Supplied text:
BEGIN

Reduction of benzyl halides by liver microsomes: Formation of 478 nm-absorbing σ-alkyl-ferric cytochrome P-450 complexes

Abstract

The benzyl halides benzyl bromide and 4-nitrobenzyl chloride are reduced anaerobically by NADPH and rat liver microsomes to yield toluene and 4-nitrotoluene, respectively. These reductions are cytochrome P-450-dependent since they are inhibited by CO and metyrapone, and are increased after pretreatment of rats by phenobarbital and 3-methylcholanthrene. During benzyl halide reduction, cytochrome P-450 complexes, which are very unstable to O 2 and characterized by a Soret peak at 478 nm, are formed in steady-state concentrations. These concentrations are very dependent on pretreatment of rats and on the nature of the reducing agent (NADPH or dithionite) and the benzyl halide : 4-methylbenzyl bromide and benzyl bromide lead to 478 nm absorbing complexes in the presence of NADPH whereas 4-nitrobenzyl chloride and benzyl chloride lead to such complexes only in the presence of dithionite. Microsomal reductions of 4-nitrobenzyl chloride and benzyl bromide in D 2O lead to partially deuterated 4-nitrotoluene and toluene. From these results, we propose a mechanism for anaerobic microsomal reduction of benzyl halides involving the intermediate formation of σ-alkyl cytochrome P-450-Fe(III)-CH 2Ar complexes which exhibit red-shifted Soret peaks around 478 nm. Toluenes, ArCH 3, are formed either by protonation of the σ-alkyl complexes or by hydrogen abstraction by the intermediate free radical ArCH 2.

END

Assigned task:
For each statement, decide whether the benzyl halide abstract agrees with it. Answer yes or no, and quote the deciding words from the abstract.
1. Benzyl chloride forms the 478 nm-absorbing complexes in the presence of NADPH.
2. Carbon monoxide and metyrapone inhibit the reductions.
3. The 478 nm-absorbing complexes are stable to O 2.
The listing has no role in this exercise.

Data block:
BEGIN

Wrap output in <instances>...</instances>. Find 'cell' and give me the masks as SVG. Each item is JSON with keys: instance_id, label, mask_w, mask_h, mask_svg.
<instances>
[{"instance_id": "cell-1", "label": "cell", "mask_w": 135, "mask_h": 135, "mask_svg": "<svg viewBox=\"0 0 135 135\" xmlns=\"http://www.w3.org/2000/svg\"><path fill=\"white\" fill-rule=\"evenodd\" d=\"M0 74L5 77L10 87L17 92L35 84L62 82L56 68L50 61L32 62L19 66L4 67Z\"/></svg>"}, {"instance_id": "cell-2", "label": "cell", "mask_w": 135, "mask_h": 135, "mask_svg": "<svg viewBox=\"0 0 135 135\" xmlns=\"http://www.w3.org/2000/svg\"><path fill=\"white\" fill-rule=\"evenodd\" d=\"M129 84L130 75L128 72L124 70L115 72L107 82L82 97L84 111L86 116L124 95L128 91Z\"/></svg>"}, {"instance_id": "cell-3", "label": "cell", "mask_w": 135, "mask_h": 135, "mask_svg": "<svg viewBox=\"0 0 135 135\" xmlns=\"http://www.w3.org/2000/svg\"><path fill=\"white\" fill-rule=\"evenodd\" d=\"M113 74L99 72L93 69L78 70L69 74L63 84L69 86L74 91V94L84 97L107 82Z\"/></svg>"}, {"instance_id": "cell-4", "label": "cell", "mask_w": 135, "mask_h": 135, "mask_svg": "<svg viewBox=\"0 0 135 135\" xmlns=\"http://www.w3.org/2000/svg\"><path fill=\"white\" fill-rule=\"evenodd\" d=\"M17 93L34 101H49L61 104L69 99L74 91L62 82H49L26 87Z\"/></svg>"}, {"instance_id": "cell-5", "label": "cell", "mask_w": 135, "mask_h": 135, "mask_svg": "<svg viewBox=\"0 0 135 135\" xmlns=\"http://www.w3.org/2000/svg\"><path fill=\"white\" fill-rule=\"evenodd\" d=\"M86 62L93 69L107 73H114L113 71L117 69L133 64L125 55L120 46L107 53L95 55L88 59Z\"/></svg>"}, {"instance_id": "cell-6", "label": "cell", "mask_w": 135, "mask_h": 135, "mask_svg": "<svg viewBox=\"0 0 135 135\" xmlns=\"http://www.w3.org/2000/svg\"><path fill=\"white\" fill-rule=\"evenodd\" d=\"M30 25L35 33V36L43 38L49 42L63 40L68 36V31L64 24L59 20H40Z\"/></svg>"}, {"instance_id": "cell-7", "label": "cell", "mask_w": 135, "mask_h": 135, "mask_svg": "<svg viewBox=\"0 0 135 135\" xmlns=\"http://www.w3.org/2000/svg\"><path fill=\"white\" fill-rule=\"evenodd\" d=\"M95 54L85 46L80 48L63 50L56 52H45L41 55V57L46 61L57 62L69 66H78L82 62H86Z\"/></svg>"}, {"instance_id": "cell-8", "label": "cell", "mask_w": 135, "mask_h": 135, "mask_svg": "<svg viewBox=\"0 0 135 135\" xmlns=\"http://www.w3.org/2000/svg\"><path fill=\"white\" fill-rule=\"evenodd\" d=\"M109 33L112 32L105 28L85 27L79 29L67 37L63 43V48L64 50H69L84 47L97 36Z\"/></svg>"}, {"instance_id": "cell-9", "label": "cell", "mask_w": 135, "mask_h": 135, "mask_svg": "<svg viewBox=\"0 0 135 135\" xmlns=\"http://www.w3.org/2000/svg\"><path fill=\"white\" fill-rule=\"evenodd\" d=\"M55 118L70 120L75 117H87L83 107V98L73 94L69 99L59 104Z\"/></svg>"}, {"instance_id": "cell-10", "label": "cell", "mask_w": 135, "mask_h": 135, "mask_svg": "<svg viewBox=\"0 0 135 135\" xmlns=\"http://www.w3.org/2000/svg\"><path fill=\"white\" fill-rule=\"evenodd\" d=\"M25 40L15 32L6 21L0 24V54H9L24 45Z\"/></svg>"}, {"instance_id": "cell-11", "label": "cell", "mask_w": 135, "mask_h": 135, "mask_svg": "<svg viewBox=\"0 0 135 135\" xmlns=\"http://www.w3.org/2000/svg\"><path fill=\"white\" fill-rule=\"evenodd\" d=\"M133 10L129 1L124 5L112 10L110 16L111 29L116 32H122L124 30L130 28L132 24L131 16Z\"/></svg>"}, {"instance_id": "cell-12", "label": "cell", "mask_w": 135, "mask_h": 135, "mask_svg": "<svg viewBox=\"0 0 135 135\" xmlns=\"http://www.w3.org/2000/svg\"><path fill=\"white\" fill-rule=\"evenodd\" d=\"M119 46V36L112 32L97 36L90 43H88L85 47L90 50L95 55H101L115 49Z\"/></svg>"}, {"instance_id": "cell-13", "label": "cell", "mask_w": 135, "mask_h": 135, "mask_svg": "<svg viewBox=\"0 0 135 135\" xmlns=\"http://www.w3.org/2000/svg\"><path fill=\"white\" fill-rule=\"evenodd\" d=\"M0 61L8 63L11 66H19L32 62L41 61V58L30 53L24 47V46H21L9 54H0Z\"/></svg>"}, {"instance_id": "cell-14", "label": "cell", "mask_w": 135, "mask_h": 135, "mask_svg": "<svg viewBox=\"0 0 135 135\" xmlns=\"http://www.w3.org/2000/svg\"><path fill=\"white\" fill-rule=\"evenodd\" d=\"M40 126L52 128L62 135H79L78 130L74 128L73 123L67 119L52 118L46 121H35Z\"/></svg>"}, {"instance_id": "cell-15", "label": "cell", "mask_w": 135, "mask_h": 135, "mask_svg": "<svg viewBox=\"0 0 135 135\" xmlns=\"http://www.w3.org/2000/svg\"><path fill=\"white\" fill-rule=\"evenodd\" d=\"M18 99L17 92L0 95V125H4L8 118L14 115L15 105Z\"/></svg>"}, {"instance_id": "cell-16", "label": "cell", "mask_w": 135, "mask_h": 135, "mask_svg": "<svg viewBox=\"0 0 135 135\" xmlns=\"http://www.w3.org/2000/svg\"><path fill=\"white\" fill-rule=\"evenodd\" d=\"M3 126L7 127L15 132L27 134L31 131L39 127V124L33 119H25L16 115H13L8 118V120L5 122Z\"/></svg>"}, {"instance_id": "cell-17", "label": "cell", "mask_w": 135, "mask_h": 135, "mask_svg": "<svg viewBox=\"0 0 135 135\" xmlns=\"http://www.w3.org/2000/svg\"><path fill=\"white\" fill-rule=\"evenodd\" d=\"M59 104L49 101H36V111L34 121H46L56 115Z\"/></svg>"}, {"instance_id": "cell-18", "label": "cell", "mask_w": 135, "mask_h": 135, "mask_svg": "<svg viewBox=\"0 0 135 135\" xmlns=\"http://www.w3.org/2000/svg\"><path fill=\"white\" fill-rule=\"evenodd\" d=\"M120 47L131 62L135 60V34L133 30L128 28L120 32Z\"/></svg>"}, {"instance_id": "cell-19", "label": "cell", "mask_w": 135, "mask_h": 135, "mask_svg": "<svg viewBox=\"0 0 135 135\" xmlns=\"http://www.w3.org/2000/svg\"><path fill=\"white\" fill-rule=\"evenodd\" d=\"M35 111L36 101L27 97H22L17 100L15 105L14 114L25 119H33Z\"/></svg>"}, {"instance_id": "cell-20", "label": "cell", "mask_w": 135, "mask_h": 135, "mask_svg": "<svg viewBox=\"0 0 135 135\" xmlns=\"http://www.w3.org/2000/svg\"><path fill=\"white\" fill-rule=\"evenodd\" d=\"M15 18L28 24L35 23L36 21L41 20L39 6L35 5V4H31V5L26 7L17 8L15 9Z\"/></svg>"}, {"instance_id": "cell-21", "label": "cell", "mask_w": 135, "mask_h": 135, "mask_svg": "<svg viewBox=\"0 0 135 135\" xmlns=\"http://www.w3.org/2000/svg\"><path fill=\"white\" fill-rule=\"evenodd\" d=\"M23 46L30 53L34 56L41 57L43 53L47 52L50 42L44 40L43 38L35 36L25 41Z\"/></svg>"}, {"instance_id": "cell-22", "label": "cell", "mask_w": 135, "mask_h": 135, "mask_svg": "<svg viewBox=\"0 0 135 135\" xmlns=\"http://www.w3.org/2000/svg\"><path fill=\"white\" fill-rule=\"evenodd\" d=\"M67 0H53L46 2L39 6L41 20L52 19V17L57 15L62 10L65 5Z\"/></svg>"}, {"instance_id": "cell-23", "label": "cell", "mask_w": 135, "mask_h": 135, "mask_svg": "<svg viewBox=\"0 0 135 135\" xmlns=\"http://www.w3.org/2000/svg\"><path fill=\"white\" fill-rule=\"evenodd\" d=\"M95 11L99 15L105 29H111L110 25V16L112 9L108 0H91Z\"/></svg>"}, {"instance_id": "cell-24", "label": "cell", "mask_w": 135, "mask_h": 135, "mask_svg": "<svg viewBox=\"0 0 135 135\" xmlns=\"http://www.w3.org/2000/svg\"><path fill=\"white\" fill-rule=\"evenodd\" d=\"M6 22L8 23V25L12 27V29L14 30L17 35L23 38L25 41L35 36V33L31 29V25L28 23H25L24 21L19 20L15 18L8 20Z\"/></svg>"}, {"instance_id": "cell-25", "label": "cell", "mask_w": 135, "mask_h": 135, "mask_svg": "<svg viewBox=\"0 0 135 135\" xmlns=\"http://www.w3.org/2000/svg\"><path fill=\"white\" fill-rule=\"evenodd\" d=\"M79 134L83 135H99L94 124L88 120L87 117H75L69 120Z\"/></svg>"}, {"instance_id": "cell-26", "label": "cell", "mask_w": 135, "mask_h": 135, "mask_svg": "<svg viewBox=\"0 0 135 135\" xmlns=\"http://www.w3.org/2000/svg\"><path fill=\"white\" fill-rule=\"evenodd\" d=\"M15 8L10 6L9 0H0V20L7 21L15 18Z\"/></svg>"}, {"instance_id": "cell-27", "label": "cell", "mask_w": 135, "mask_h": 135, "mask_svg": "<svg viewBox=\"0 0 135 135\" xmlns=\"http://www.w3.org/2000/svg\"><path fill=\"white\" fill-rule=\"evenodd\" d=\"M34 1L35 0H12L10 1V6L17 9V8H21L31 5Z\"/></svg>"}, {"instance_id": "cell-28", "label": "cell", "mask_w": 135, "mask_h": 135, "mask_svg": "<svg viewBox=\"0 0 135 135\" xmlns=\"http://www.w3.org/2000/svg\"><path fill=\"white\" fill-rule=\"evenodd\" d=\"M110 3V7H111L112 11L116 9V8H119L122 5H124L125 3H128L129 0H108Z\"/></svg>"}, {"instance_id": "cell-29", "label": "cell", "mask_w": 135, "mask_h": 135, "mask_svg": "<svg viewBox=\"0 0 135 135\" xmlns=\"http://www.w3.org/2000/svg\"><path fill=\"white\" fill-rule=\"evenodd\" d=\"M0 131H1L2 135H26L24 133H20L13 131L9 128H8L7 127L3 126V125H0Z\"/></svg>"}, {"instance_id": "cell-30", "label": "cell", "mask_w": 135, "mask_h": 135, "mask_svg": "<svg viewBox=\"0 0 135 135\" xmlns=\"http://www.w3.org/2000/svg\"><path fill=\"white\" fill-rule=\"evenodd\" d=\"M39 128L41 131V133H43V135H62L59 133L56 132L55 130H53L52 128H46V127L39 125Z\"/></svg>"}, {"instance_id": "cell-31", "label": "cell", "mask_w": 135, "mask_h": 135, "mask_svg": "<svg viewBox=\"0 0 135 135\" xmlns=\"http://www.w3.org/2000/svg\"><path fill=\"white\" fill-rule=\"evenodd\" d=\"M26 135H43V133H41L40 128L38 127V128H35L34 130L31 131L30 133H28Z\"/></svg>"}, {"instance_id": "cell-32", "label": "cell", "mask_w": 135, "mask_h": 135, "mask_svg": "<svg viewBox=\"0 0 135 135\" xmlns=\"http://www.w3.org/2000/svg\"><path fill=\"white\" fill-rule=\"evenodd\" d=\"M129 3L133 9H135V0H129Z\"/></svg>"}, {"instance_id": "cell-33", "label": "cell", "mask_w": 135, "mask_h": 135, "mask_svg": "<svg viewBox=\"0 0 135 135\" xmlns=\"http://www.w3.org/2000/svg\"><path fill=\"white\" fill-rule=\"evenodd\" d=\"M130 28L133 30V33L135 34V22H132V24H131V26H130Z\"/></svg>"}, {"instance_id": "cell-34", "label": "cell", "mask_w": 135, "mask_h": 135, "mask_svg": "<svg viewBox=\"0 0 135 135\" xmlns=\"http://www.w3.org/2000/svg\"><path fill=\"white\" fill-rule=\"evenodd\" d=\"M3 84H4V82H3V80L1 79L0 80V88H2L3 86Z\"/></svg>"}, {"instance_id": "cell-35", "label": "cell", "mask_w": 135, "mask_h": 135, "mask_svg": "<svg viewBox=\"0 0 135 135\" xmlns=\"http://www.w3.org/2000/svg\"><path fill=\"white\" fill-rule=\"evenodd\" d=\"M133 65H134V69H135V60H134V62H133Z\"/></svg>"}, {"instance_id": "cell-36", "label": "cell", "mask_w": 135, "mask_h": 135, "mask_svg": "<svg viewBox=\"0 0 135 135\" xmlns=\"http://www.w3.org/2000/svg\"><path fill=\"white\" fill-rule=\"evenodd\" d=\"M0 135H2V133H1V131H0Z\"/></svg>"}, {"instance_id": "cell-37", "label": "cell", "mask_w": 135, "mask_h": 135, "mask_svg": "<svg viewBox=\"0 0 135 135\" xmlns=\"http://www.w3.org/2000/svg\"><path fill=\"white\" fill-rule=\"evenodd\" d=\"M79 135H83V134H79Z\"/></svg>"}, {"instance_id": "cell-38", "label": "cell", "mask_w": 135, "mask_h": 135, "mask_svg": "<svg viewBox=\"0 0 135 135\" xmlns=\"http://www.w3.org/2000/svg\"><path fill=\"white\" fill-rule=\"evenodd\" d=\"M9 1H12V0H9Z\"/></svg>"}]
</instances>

END

Answer section:
1. No: "4-nitrobenzyl chloride and benzyl chloride lead to such complexes only in the presence of dithionite"
2. Yes: "they are inhibited by CO and metyrapone"
3. No: "which are very unstable to O 2"